#### [EXERCISE AIM]
For this exercise, the reply is the listing below, reproduced exactly.

#### [PROVIDED MATERIAL]
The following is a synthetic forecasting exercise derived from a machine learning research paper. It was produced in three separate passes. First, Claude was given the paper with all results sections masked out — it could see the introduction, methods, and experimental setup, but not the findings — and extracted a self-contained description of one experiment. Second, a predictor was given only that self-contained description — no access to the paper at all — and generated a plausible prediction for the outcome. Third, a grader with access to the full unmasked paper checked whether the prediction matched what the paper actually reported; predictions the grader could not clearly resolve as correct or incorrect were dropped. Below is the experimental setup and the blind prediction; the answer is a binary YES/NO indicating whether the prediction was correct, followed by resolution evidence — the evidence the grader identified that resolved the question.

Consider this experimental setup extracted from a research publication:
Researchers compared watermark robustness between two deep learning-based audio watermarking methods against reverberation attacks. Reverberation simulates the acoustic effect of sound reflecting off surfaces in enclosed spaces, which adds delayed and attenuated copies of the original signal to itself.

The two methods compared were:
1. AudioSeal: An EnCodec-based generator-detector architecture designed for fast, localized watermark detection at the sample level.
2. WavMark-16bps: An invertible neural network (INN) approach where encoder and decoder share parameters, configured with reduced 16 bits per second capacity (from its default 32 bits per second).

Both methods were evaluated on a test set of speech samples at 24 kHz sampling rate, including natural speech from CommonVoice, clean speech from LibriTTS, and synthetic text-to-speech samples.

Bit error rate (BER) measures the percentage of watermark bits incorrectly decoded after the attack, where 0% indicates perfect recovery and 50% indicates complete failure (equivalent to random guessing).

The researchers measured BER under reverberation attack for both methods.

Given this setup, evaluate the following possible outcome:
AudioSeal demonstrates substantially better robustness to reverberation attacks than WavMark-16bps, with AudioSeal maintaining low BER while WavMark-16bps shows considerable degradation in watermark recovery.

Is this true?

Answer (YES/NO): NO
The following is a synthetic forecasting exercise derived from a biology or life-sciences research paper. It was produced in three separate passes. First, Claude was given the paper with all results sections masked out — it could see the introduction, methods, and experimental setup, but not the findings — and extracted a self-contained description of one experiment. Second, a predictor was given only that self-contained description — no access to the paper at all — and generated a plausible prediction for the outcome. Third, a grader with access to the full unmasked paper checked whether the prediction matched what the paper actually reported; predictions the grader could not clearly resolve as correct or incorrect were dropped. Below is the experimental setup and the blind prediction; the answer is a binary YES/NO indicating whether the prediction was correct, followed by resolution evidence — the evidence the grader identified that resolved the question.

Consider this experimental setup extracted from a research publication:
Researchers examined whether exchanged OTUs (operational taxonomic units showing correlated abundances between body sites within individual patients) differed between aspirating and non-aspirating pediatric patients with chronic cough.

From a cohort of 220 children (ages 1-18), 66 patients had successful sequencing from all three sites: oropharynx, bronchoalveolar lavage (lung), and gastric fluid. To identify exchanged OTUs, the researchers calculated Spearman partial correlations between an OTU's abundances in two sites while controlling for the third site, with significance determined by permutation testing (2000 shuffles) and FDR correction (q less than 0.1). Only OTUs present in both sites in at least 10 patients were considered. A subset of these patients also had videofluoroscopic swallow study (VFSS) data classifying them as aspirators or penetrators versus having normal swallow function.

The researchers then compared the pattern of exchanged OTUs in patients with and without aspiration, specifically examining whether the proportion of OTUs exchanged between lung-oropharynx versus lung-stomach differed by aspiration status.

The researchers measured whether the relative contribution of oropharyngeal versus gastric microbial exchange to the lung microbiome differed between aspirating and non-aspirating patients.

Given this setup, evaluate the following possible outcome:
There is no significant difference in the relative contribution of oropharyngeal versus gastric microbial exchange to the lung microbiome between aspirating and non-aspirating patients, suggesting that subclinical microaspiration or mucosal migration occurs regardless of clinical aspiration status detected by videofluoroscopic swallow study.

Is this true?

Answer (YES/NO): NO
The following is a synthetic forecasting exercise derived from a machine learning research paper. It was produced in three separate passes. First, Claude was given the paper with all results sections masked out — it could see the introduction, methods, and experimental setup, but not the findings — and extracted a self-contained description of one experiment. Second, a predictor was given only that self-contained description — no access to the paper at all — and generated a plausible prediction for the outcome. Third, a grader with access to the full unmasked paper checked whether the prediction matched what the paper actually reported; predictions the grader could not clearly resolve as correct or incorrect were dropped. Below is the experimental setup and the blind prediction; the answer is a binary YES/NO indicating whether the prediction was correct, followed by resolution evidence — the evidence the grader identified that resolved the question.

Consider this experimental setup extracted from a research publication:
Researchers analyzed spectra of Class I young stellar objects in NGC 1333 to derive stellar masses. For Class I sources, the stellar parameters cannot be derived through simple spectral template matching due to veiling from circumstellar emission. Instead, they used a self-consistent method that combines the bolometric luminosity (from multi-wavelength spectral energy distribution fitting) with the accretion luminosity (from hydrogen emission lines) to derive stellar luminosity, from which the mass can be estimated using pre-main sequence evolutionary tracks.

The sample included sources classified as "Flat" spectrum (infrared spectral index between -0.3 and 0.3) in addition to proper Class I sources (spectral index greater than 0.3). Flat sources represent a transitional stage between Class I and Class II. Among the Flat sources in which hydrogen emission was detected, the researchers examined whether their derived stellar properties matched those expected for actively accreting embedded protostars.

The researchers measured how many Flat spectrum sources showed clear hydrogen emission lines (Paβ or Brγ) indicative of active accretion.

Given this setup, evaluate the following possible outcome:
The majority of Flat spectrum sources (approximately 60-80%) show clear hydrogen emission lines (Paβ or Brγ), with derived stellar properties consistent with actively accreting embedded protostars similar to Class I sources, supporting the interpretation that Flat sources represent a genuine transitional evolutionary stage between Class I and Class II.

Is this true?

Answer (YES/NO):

#### [OUTPUT]
The following is a synthetic forecasting exercise derived from a machine learning research paper. It was produced in three separate passes. First, Claude was given the paper with all results sections masked out — it could see the introduction, methods, and experimental setup, but not the findings — and extracted a self-contained description of one experiment. Second, a predictor was given only that self-contained description — no access to the paper at all — and generated a plausible prediction for the outcome. Third, a grader with access to the full unmasked paper checked whether the prediction matched what the paper actually reported; predictions the grader could not clearly resolve as correct or incorrect were dropped. Below is the experimental setup and the blind prediction; the answer is a binary YES/NO indicating whether the prediction was correct, followed by resolution evidence — the evidence the grader identified that resolved the question.

Consider this experimental setup extracted from a research publication:
Researchers compared watermark robustness between two deep learning-based audio watermarking methods against reverberation attacks. Reverberation simulates the acoustic effect of sound reflecting off surfaces in enclosed spaces, which adds delayed and attenuated copies of the original signal to itself.

The two methods compared were:
1. AudioSeal: An EnCodec-based generator-detector architecture designed for fast, localized watermark detection at the sample level.
2. WavMark-16bps: An invertible neural network (INN) approach where encoder and decoder share parameters, configured with reduced 16 bits per second capacity (from its default 32 bits per second).

Both methods were evaluated on a test set of speech samples at 24 kHz sampling rate, including natural speech from CommonVoice, clean speech from LibriTTS, and synthetic text-to-speech samples.

Bit error rate (BER) measures the percentage of watermark bits incorrectly decoded after the attack, where 0% indicates perfect recovery and 50% indicates complete failure (equivalent to random guessing).

The researchers measured BER under reverberation attack for both methods.

Given this setup, evaluate the following possible outcome:
AudioSeal demonstrates substantially better robustness to reverberation attacks than WavMark-16bps, with AudioSeal maintaining low BER while WavMark-16bps shows considerable degradation in watermark recovery.

Is this true?

Answer (YES/NO): NO
The following is a synthetic forecasting exercise derived from a biology or life-sciences research paper. It was produced in three separate passes. First, Claude was given the paper with all results sections masked out — it could see the introduction, methods, and experimental setup, but not the findings — and extracted a self-contained description of one experiment. Second, a predictor was given only that self-contained description — no access to the paper at all — and generated a plausible prediction for the outcome. Third, a grader with access to the full unmasked paper checked whether the prediction matched what the paper actually reported; predictions the grader could not clearly resolve as correct or incorrect were dropped. Below is the experimental setup and the blind prediction; the answer is a binary YES/NO indicating whether the prediction was correct, followed by resolution evidence — the evidence the grader identified that resolved the question.

Consider this experimental setup extracted from a research publication:
Researchers examined whether exchanged OTUs (operational taxonomic units showing correlated abundances between body sites within individual patients) differed between aspirating and non-aspirating pediatric patients with chronic cough.

From a cohort of 220 children (ages 1-18), 66 patients had successful sequencing from all three sites: oropharynx, bronchoalveolar lavage (lung), and gastric fluid. To identify exchanged OTUs, the researchers calculated Spearman partial correlations between an OTU's abundances in two sites while controlling for the third site, with significance determined by permutation testing (2000 shuffles) and FDR correction (q less than 0.1). Only OTUs present in both sites in at least 10 patients were considered. A subset of these patients also had videofluoroscopic swallow study (VFSS) data classifying them as aspirators or penetrators versus having normal swallow function.

The researchers then compared the pattern of exchanged OTUs in patients with and without aspiration, specifically examining whether the proportion of OTUs exchanged between lung-oropharynx versus lung-stomach differed by aspiration status.

The researchers measured whether the relative contribution of oropharyngeal versus gastric microbial exchange to the lung microbiome differed between aspirating and non-aspirating patients.

Given this setup, evaluate the following possible outcome:
There is no significant difference in the relative contribution of oropharyngeal versus gastric microbial exchange to the lung microbiome between aspirating and non-aspirating patients, suggesting that subclinical microaspiration or mucosal migration occurs regardless of clinical aspiration status detected by videofluoroscopic swallow study.

Is this true?

Answer (YES/NO): NO
The following is a synthetic forecasting exercise derived from a machine learning research paper. It was produced in three separate passes. First, Claude was given the paper with all results sections masked out — it could see the introduction, methods, and experimental setup, but not the findings — and extracted a self-contained description of one experiment. Second, a predictor was given only that self-contained description — no access to the paper at all — and generated a plausible prediction for the outcome. Third, a grader with access to the full unmasked paper checked whether the prediction matched what the paper actually reported; predictions the grader could not clearly resolve as correct or incorrect were dropped. Below is the experimental setup and the blind prediction; the answer is a binary YES/NO indicating whether the prediction was correct, followed by resolution evidence — the evidence the grader identified that resolved the question.

Consider this experimental setup extracted from a research publication:
Researchers analyzed spectra of Class I young stellar objects in NGC 1333 to derive stellar masses. For Class I sources, the stellar parameters cannot be derived through simple spectral template matching due to veiling from circumstellar emission. Instead, they used a self-consistent method that combines the bolometric luminosity (from multi-wavelength spectral energy distribution fitting) with the accretion luminosity (from hydrogen emission lines) to derive stellar luminosity, from which the mass can be estimated using pre-main sequence evolutionary tracks.

The sample included sources classified as "Flat" spectrum (infrared spectral index between -0.3 and 0.3) in addition to proper Class I sources (spectral index greater than 0.3). Flat sources represent a transitional stage between Class I and Class II. Among the Flat sources in which hydrogen emission was detected, the researchers examined whether their derived stellar properties matched those expected for actively accreting embedded protostars.

The researchers measured how many Flat spectrum sources showed clear hydrogen emission lines (Paβ or Brγ) indicative of active accretion.

Given this setup, evaluate the following possible outcome:
The majority of Flat spectrum sources (approximately 60-80%) show clear hydrogen emission lines (Paβ or Brγ), with derived stellar properties consistent with actively accreting embedded protostars similar to Class I sources, supporting the interpretation that Flat sources represent a genuine transitional evolutionary stage between Class I and Class II.

Is this true?

Answer (YES/NO):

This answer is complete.